> **Problem**
Using the listing below, please count the lines that contain the string "demands". Only the number is wanted.

-----

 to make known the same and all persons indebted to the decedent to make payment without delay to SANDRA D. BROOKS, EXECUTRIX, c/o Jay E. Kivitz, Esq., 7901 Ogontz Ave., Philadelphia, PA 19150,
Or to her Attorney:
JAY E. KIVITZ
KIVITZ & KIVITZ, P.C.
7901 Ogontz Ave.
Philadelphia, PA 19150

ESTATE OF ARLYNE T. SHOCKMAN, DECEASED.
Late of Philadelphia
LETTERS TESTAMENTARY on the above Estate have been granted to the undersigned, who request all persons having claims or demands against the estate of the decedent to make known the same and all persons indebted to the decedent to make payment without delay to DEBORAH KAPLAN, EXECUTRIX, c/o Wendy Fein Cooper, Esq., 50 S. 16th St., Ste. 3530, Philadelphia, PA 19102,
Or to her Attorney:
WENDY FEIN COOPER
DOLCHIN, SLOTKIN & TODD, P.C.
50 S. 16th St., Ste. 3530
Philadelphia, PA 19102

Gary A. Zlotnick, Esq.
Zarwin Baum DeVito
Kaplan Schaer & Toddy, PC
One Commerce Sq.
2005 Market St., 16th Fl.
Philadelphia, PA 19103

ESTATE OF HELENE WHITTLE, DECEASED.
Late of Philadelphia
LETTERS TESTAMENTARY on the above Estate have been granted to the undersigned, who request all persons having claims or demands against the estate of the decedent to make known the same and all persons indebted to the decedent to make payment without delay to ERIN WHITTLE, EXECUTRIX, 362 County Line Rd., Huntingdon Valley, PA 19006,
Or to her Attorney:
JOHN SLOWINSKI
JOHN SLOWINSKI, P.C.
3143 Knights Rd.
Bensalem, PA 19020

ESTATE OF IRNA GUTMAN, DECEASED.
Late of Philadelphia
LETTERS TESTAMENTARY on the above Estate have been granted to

-----

> **Reply to the task**
2